* Written problem A *
Write out the passage from the Hollywood cricket team piece, starting with "The obsession with" and going on through "would it look?".

* Excerpt to read *
···

The obsession with making fantasy XIs has existed almost as long as cricket has. If the dream merchants of Hollywood had to pick a side, how would it look?
Opener - Rain Man
Dustin Hoffman played an autistic adult in the 1981 film Rain Man with Oscar-winning accuracy. His obsession with numbers and probabilities, as well as his painstaking attention to detail will make him a difficult proposition to any opening bowler. Seeing off the new ball would become as much part of his rigid routine as his favourite TV show, so we should be in safe hands whilst he's in the middle. However, he will panic if he's not handled well, and his panic could trickle through the line-up and instigate the occasional collapse.
Opener - T101 (Terminator)
While you may think that he would make a better opening bowler, the Terminator, made famous by Arnold Schwarzenegger's monosyllabic anti-hero turned hero, would be the perfect foil to his rather non-intimidating opening partner. Very much in the Chris Gayle mould and built like Matthew Hayden, 'Terms' as his nickname would no doubt be, would take the attack to the bowler. Ambidextrous, with machine-like endurance, he would also bring a level of innovation to the role. His obvious weaknesses would be his rigid footwork and disciplinary issues from not really caring about what he did to anyone. But the team could live with these drawbacks given the effect he might have on the opposition's fear levels.

···

* Data in this exercise *
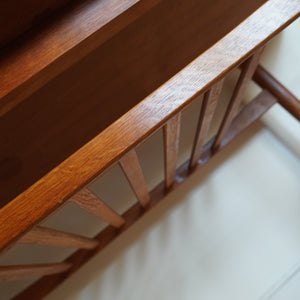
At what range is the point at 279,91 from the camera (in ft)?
3.74

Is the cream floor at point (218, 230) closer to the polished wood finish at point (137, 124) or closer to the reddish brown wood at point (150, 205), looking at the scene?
the reddish brown wood at point (150, 205)

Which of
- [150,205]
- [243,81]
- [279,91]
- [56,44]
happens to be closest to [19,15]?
[56,44]

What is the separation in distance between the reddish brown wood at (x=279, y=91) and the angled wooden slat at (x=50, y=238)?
75 cm

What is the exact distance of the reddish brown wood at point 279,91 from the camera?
3.65ft

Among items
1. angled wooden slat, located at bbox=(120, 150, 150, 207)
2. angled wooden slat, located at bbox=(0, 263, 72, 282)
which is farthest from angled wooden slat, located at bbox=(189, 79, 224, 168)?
angled wooden slat, located at bbox=(0, 263, 72, 282)

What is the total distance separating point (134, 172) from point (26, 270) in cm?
33

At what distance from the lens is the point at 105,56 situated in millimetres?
1052

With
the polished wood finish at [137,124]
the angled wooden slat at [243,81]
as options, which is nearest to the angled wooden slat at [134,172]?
the polished wood finish at [137,124]

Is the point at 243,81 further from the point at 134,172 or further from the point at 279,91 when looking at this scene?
the point at 279,91

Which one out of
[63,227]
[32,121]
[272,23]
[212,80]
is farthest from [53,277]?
[272,23]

···

* Written problem B *
Repeat the entries word for word, starting with the line with "What is the exact" and going on through the end of the entries, both ends included.

* Complete output A *
The obsession with making fantasy XIs has existed almost as long as cricket has. If the dream merchants of Hollywood had to pick a side, how would it look?

* Complete output B *
What is the exact distance of the reddish brown wood at point 279,91 from the camera?
3.65ft

Among items
1. angled wooden slat, located at bbox=(120, 150, 150, 207)
2. angled wooden slat, located at bbox=(0, 263, 72, 282)
which is farthest from angled wooden slat, located at bbox=(189, 79, 224, 168)?
angled wooden slat, located at bbox=(0, 263, 72, 282)

What is the total distance separating point (134, 172) from point (26, 270) in cm?
33

At what distance from the lens is the point at 105,56 situated in millimetres?
1052

With
the polished wood finish at [137,124]
the angled wooden slat at [243,81]
as options, which is nearest to the angled wooden slat at [134,172]?
the polished wood finish at [137,124]

Is the point at 243,81 further from the point at 134,172 or further from the point at 279,91 when looking at this scene?
the point at 279,91

Which one out of
[63,227]
[32,121]
[272,23]
[212,80]
is farthest from [53,277]?
[272,23]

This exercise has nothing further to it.